Let's come back to the present to explain what is going on. The U.S. -- like most industrialized countries -- has a world wide tax system. That means the U.S. will tax a U.S. resident's/citizen's income regardless of the income's location. In addition, we have a self-reporting system, meaning we tell the government where our money goes. When a U.S. citizen moves money offshore he has to file certain documents with the IRS to be in compliance with the law.
Secrecy helps to shield transfers from this system of self-reporting. Once money moves into a foreign bank account that is numbered, and it's located in a country that has strict secrecy laws, the probability is high that the money will fall into a tacking black hole. There will be some kind of record of the money leaving the country (via a wire transfer or a large withdrawal), but then it disappears. Once the money is in one secret bank account, the account holder will probably move the money to another country with strict bank secrecy laws:
On Friday, John McCarthy, a UBS client in California, agreed to plead guilty to one count of failing to file an annual report to the Treasury Department. A document filed with the plea shows the tax scheme relied in part on channeling funds to a Swiss UBS account held in the name of a Hong Kong entity, the second time accounts in the Asian financial hub have figured in these cases.

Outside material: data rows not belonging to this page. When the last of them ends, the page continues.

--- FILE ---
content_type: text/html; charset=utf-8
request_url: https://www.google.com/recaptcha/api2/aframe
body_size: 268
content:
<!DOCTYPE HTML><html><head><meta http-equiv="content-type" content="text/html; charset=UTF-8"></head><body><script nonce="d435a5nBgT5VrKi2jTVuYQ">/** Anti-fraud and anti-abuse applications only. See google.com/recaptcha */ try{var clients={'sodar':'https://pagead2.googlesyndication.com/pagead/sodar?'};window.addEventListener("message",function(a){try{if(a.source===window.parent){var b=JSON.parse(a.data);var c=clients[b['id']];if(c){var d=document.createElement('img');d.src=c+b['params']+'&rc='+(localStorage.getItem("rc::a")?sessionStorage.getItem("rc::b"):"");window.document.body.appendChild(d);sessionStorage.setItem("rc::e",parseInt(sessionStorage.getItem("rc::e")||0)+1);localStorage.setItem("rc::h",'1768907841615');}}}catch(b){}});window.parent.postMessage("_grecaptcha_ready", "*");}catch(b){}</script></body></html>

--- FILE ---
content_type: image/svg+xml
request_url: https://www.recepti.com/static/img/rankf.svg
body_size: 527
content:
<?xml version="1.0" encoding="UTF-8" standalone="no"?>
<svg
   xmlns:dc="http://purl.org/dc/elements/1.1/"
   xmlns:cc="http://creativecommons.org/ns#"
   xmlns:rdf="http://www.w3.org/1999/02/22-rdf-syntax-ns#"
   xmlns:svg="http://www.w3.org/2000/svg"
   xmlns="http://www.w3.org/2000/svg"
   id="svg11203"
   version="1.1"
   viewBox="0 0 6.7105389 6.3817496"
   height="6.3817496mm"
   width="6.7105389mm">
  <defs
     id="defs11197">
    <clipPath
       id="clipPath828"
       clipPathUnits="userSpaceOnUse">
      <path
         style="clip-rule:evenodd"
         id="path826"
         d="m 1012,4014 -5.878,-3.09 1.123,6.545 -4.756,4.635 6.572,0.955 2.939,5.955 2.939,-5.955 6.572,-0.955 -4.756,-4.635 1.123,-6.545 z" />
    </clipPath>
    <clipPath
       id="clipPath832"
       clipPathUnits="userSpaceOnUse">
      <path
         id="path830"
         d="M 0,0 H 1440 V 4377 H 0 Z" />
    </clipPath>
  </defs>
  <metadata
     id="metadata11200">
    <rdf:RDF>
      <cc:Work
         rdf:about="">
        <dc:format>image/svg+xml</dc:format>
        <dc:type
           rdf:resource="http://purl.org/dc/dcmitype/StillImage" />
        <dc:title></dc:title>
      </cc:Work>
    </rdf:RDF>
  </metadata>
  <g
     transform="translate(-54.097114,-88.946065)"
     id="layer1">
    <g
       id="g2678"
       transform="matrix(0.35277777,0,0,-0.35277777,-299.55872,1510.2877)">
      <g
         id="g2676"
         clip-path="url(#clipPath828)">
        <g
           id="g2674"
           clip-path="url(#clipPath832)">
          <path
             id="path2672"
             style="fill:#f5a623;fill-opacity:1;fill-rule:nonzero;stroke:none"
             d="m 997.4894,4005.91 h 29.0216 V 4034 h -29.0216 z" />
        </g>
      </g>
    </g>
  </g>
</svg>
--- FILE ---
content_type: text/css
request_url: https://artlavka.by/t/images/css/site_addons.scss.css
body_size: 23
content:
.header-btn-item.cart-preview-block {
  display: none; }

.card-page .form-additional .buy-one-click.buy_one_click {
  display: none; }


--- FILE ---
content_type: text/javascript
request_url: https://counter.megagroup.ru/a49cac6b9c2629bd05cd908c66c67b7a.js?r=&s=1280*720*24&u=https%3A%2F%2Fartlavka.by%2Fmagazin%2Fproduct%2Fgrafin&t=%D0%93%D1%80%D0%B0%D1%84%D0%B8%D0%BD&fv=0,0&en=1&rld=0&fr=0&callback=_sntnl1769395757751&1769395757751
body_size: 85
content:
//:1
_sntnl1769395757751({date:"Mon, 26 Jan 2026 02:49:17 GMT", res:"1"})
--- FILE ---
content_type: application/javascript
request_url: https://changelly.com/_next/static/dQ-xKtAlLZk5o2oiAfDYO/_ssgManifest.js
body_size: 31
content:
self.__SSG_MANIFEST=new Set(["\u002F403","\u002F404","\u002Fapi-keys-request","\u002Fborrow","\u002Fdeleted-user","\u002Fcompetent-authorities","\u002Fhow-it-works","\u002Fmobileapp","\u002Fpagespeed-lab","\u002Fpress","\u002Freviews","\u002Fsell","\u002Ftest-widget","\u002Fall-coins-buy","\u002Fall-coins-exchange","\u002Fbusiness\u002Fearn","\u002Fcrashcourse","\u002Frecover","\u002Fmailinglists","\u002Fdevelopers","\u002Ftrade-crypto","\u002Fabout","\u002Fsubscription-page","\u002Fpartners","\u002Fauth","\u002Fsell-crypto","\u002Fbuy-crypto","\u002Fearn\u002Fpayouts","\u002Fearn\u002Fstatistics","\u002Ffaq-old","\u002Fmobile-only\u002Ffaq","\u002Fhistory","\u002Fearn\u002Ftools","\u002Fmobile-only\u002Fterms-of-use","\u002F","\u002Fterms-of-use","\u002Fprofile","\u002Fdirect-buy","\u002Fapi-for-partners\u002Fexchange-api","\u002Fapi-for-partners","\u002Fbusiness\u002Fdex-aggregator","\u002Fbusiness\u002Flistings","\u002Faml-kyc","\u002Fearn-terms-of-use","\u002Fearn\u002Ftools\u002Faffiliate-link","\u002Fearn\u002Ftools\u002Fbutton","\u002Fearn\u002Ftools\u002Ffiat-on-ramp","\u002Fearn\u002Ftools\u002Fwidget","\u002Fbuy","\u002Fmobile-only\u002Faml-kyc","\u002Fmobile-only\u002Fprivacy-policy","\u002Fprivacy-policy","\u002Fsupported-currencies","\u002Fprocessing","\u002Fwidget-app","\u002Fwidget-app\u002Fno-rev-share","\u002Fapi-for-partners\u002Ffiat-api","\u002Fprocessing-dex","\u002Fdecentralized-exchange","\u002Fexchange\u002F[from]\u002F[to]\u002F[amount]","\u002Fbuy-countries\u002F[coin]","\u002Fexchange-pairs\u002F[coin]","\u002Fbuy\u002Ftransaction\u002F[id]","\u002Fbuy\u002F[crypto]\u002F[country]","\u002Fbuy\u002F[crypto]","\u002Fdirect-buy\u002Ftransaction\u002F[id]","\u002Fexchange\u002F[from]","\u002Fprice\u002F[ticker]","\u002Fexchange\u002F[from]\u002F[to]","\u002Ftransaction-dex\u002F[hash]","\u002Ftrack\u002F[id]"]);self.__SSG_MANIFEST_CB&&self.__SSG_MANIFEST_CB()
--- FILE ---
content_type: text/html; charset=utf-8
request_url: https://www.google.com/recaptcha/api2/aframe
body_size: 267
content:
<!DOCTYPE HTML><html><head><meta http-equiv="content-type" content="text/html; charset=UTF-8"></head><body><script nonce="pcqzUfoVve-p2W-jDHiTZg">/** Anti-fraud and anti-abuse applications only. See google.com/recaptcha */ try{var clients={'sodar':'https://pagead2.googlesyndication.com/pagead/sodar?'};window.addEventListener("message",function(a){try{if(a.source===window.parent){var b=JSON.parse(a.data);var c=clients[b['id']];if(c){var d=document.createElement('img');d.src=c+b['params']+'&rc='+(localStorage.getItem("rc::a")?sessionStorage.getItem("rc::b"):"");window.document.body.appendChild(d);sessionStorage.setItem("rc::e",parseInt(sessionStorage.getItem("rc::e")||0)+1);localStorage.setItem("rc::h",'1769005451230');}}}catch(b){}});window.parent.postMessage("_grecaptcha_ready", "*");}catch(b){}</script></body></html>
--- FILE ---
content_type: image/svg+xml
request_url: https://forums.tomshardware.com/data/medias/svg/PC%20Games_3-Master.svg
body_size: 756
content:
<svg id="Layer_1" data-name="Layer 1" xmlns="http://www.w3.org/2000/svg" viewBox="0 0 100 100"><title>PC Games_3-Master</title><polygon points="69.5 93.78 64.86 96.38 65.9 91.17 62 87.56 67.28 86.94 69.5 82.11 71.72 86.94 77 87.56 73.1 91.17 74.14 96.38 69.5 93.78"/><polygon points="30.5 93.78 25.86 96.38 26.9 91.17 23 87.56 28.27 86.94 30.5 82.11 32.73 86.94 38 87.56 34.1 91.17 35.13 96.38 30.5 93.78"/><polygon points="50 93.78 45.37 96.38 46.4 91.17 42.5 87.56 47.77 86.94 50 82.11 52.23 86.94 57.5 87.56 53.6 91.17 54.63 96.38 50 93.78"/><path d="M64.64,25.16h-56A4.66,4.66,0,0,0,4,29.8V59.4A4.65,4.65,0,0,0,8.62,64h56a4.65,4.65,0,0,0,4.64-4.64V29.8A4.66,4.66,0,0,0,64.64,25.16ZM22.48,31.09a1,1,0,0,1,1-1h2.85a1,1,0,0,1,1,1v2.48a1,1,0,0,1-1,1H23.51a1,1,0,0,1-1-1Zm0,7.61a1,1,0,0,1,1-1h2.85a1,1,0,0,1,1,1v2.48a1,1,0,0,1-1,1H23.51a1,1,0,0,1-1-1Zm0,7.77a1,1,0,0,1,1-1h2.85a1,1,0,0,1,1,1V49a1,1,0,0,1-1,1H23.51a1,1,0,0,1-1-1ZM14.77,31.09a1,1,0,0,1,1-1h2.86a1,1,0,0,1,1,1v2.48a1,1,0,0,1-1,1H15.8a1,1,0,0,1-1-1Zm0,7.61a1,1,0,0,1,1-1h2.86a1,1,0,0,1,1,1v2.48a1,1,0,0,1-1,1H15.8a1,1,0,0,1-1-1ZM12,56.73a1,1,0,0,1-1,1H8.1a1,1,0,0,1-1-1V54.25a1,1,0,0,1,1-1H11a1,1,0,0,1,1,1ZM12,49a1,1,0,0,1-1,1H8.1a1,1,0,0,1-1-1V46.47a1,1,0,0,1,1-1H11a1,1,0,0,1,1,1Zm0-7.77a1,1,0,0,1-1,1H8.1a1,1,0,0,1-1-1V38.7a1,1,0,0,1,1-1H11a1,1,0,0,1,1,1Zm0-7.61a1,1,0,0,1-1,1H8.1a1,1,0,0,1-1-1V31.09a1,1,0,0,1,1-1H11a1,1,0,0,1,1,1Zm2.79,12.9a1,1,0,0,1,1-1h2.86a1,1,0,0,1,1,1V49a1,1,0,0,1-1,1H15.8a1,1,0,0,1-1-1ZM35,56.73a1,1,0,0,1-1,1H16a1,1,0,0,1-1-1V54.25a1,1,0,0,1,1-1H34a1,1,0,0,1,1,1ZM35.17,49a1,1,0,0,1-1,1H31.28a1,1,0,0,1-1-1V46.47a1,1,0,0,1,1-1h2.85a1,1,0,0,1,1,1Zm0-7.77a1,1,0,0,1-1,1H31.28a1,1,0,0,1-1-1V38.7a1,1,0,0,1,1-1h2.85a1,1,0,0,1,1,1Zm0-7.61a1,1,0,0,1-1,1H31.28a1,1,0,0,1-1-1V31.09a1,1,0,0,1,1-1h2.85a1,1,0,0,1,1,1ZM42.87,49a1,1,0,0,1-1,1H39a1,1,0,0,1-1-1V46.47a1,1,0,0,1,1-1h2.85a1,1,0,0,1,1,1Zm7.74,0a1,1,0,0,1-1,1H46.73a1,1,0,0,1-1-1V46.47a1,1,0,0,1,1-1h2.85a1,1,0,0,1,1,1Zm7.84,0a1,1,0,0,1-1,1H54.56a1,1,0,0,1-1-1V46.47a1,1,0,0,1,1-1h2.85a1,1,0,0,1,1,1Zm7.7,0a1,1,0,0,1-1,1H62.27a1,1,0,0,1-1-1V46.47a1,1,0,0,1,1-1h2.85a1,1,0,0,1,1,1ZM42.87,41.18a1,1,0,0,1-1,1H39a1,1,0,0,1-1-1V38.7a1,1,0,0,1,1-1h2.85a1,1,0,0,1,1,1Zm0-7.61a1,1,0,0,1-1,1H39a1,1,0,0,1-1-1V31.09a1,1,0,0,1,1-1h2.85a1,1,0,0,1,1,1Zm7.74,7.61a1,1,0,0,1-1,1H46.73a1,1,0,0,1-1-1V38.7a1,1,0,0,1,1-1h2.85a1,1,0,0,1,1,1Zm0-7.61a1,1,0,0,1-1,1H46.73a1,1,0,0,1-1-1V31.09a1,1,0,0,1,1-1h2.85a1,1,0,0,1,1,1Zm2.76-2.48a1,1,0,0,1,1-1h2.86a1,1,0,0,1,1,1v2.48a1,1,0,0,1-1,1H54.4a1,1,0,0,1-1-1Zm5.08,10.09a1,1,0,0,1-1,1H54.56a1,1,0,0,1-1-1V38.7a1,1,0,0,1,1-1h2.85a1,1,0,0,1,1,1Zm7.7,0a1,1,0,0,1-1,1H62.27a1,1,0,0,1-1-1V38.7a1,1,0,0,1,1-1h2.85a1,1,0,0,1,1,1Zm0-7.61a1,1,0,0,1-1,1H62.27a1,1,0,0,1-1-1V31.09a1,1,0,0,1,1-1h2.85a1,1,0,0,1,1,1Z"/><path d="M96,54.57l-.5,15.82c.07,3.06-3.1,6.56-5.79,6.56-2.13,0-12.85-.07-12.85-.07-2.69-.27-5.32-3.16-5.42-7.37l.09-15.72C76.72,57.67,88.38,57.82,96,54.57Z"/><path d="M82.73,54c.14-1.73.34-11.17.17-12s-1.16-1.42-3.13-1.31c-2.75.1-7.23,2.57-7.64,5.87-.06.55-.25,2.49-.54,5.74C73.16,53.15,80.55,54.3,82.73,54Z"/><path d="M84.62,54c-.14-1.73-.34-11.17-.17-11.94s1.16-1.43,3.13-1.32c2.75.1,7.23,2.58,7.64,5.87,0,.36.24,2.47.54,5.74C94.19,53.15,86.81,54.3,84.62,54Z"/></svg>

Between 2003 and 2008, Mr. McCarthy talked with UBS representatives and the Swiss lawyer in Beverly Hills and Switzerland to hash out details of his business, according to the statement. UBS representatives told Mr. McCarthy that "a lot of United States clients don't report their income and just take it off the top."
At one point, the Swiss lawyer recommended to Mr. McCarthy that he set up a Liechtenstein foundation that would serve as an umbrella over a Panamanian or Hong Kong corporation. That "would allow for an extra layer of privacy and help to conceal" Mr. McCarthy's identity, said the statement of facts.
Mr. McCarthy also transferred funds into other UBS accounts from a bank in the Cayman Islands, the statement says. He is due to appear in federal court on Sept. 14. He faces a maximum penalty of five years in prison and fines totaling $250,000.
"Mr. McCarthy has accepted responsibility for his conduct," said his lawyer, Steven Toscher. "He, like many other U.S. taxpayers, has made serious mistakes regarding the use of foreign bank accounts. Mr. McCarthy has decided to get right with his tax obligations and his case should serve as a strong signal to other taxpayers."
Jeffrey Chernick of New York, who pleaded guilty in July to filing a false tax return, also used a Hong Kong corporation and offshore bank accounts to conceal from the IRS commissions paid for sales, according to a statement of facts agreed to by the Justice Department and Mr. Chernick. A lawyer for Mr. Chernick declined to comment.
The UBS case has been fascinating from a legal perspective for two reasons.
1.) UBS settled the case. In doing so, they are possibly exposing themselves to Swiss lawsuits regarding a violation of Swiss banking secrecy laws. That tells us a very important fact: the U.S. government had UBS dead to rights.
2.) This is a major crack in the bank secrecy issue. Switzerland is the gold standard of secrecy. If they crack, expect the bank secrecy issue to fall faster than anticipated.